Other than in medicine, how else could semantic web technologies be used?
Agriculture is one area, looking at the different products you spray on plants and what happens then. But also something industrial, like being able to use data to predict when a problem will arise in, say, a printing plant, and most importantly, why. If you use statistical models, you can actually predict that a printer is going to break down. What you don’t frequently have is “the why.”
Once machines and humans start speaking the same natural language, you get totally different types of interactions. I’m interested in machines being able to tell you why they do certain things, why they choose certain data, why they’re basically suggesting to you a certain machine learning model as the model to solve a problem. It’s quite important, when you think about things like the law, for example. I think it was in New York where they looked at why certain people were given the opportunity to post bail and not be incarcerated and other people, not. When humans looked into the machine-learning model, they realized there was quite a strong bias there toward skin color and race.
Axel, what happens if this depth of knowledge falls into the wrong hands; is too much knowledge a dangerous thing, sometimes?
It really depends on the context. I live in Germany, and when you think about the Second World War, a lot of the soldiers said, “I was given orders, I just did what I was told to do,” and they never asked why. But the ‘why question’ is fundamental to make us advance as humans. If we can’t ask why, we cannot guarantee that machines perform in a way that is reliable from the perspective of ethics in human interaction. Machines will just look at the stats, no feelings, nothing. That’s fine, that’s a machine’s job. It is our job as humans to take the decisions of a machine and ask why.
“The ‘why question’ is fundamental to make us advance as humans. If we can’t ask why, we cannot guarantee that machines perform in a way that is reliable from the perspective of ethics in human interaction.”
So, in the end, it will augment humanity—
Instead of scrunching it.
Exactly. Yeah. You remember when Artificial Intelligence was used to judge beauty, and it identified it as tall with a fair skin tone? Humans can reject the model that came up with that and teach machines that it’s not okay to use race in this way.

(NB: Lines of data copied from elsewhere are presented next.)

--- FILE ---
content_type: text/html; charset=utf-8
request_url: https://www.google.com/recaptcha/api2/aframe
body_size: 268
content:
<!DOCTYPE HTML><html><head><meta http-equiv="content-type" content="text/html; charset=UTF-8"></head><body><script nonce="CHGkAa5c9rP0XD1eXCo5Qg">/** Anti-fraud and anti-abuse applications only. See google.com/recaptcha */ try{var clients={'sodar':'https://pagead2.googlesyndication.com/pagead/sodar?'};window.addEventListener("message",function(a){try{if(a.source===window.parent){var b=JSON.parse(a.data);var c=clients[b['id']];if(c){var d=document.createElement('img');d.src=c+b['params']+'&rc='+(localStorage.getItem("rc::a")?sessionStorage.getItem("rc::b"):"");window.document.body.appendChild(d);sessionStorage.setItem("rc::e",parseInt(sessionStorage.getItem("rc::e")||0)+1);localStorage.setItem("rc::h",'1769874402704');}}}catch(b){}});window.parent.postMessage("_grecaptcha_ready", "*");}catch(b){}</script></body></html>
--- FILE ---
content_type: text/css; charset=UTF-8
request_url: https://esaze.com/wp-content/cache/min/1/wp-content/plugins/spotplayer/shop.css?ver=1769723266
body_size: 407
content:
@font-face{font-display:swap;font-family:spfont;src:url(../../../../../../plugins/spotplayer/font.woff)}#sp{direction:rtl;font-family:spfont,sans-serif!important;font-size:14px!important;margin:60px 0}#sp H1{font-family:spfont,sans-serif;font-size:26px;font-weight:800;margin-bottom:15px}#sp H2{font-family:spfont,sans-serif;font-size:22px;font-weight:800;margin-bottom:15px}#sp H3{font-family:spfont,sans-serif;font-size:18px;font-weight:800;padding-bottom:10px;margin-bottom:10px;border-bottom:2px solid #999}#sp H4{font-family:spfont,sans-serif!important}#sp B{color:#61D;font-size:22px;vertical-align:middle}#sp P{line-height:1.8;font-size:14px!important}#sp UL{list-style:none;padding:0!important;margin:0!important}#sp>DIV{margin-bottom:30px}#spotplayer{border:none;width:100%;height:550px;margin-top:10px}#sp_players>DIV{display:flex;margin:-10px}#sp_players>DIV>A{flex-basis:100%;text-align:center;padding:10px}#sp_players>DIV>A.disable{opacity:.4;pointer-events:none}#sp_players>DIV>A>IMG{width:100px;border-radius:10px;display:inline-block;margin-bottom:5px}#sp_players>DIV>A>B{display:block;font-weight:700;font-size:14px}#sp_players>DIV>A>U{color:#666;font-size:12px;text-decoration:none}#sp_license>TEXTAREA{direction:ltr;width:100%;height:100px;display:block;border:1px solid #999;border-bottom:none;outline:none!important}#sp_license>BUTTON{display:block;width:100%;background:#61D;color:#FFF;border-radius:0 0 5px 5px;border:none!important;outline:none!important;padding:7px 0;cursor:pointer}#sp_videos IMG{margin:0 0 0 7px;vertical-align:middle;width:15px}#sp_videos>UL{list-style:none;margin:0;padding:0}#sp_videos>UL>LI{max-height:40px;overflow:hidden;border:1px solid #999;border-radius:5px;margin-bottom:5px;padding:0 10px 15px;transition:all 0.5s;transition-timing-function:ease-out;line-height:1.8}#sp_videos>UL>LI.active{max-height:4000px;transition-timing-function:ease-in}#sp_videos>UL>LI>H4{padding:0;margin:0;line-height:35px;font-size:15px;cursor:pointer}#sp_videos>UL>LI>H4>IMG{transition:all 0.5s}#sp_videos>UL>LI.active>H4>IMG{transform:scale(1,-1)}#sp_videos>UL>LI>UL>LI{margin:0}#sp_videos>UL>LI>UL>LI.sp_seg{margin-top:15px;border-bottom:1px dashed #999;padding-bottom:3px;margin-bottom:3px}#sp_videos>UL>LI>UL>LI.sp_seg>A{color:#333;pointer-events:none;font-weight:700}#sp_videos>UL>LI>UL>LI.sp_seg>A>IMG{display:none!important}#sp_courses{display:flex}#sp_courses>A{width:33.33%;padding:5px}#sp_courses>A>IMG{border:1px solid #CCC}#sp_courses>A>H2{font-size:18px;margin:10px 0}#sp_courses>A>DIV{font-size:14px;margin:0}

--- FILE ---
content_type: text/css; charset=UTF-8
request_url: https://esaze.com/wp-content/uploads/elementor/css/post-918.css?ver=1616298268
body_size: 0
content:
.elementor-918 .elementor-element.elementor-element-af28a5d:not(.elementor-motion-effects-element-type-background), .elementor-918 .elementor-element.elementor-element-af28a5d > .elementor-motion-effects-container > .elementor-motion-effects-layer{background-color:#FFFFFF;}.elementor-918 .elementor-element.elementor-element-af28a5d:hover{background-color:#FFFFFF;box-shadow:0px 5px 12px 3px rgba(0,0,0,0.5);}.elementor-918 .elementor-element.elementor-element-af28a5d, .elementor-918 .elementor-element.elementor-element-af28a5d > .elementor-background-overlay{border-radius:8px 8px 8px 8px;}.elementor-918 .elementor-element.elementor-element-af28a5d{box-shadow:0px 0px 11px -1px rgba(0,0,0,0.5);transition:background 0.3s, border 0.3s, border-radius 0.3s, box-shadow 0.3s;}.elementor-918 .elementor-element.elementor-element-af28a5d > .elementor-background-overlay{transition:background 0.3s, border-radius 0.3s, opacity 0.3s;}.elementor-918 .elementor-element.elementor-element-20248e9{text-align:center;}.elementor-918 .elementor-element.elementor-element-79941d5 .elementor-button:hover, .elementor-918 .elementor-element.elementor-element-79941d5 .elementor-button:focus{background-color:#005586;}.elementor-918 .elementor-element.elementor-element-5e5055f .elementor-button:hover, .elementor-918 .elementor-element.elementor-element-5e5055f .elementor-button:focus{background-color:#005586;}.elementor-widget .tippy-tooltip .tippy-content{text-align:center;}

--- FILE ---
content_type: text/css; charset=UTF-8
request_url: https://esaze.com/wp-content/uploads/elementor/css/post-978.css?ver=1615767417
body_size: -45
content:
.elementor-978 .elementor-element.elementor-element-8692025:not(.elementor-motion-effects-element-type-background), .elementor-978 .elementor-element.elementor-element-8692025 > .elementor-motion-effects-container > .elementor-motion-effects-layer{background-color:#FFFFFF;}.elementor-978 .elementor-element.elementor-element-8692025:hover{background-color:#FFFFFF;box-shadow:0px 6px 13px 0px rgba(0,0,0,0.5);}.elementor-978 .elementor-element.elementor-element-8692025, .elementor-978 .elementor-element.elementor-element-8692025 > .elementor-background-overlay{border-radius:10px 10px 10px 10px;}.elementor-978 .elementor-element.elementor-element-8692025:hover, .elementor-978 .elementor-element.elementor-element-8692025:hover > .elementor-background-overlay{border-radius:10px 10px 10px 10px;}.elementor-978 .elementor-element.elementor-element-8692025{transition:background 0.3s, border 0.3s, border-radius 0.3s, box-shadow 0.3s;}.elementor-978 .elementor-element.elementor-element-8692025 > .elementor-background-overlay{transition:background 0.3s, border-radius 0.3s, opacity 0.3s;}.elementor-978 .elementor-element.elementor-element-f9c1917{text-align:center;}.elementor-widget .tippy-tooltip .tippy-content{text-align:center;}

Are you working on anything else that could improve the quality of data?
Data breeding. We’re working on that, but it’s not quite ready yet.
The idea of breeding data really came about when we considered so-called data lakes. Data lakes are like holding bins, huge data storage units. Data breeding would allow you to get the most out of the data held in the data lakes; if you think about ‘living data,’ you could actually breed data to create higher-quality data items, fix errors, be more exact and helpful, that sort of thing. For example, let’s say you wanted to make sure two medicines didn’t interact in a harmful way if taken at the same time. You want your engine to be as accurate as possible, because the quality of the data is super-important, possibly a matter of life and death. Data breeding can take data distributed in the data lakes and help you judge the quality of the data sets.
So, when the answer comes back and says, you know, no, stop, these two drugs will not interact favorably, they’re terrible for the person, you’d be able to trust the answer now better than you could earlier?
Exactly. No algorithm’s perfect, though. It doesn’t mean the data is perfect, but it’s more likely to give you the right answer. And we’ll be creating better engines that can answer questions, and also answer the ‘why question,’ why do you do that? That’s really important.
Thank you for sharing your insights, Axel!